# What is needed
From the data below, please reproduce exactly everything from the line that contains "Δt(171Å) +0/+12/+18 min. Source: automated SDO event catalogue." down to the line that contains "170, 80, 225].", with both ends included.
____ Source records
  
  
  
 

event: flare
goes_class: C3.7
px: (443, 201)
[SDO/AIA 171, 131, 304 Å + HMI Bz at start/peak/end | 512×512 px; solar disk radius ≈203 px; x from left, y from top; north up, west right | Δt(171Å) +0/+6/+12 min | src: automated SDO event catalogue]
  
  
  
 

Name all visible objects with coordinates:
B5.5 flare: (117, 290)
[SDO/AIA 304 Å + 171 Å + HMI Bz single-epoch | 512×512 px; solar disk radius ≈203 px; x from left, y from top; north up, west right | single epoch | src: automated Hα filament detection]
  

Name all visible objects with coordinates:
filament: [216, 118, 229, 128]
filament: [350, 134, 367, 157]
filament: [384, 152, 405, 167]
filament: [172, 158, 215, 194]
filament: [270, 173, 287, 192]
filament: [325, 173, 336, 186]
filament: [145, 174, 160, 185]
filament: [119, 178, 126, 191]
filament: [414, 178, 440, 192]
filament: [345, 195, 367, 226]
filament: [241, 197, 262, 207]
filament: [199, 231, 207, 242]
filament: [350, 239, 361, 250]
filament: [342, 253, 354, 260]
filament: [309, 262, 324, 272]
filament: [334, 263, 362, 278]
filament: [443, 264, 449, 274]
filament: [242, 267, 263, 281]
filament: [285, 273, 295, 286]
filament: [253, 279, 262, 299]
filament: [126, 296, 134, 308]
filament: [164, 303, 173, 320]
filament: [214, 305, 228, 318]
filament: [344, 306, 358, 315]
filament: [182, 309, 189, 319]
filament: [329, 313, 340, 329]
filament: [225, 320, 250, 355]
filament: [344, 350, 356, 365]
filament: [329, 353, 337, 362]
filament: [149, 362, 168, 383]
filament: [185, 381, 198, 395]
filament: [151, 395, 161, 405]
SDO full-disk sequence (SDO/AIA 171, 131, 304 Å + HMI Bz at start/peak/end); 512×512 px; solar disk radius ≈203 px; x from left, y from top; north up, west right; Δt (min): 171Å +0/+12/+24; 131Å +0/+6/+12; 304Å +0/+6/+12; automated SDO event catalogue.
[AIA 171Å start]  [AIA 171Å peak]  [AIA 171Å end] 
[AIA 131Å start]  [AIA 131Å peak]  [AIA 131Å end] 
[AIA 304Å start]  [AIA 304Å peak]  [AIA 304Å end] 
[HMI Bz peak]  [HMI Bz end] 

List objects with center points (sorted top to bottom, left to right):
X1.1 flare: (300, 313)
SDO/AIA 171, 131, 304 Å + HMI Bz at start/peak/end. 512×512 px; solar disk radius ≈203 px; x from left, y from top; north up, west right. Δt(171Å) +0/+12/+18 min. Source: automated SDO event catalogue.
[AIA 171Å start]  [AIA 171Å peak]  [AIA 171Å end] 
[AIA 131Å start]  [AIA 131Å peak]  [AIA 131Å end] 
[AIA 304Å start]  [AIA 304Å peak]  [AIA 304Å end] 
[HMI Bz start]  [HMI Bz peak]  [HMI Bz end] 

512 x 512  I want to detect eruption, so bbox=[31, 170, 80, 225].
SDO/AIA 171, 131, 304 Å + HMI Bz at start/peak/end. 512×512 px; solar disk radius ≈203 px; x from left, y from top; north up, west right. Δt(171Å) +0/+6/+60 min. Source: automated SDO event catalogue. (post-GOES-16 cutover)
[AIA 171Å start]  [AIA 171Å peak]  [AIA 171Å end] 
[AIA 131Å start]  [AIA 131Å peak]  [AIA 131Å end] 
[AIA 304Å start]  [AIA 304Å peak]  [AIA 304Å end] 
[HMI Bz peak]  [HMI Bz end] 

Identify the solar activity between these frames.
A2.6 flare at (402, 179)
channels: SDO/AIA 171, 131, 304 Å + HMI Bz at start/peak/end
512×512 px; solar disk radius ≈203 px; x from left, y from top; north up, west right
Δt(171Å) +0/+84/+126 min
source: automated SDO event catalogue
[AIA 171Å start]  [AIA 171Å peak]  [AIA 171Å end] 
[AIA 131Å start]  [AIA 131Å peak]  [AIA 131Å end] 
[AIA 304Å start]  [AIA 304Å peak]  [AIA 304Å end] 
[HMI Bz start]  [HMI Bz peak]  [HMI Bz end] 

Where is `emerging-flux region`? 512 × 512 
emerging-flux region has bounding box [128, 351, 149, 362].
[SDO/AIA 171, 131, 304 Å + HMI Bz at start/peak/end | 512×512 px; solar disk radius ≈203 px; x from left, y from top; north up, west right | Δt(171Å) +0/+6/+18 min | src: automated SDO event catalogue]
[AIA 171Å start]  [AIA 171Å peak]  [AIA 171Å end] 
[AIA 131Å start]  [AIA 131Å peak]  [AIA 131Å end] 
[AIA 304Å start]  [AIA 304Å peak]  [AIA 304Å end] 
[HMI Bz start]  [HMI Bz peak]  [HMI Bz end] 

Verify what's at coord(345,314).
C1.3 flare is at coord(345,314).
________
# Task solution
SDO/AIA 171, 131, 304 Å + HMI Bz at start/peak/end. 512×512 px; solar disk radius ≈203 px; x from left, y from top; north up, west right. Δt(171Å) +0/+12/+18 min. Source: automated SDO event catalogue.
[AIA 171Å start]  [AIA 171Å peak]  [AIA 171Å end] 
[AIA 131Å start]  [AIA 131Å peak]  [AIA 131Å end] 
[AIA 304Å start]  [AIA 304Å peak]  [AIA 304Å end] 
[HMI Bz start]  [HMI Bz peak]  [HMI Bz end] 

512 x 512  I want to detect eruption, so bbox=[31, 170, 80, 225].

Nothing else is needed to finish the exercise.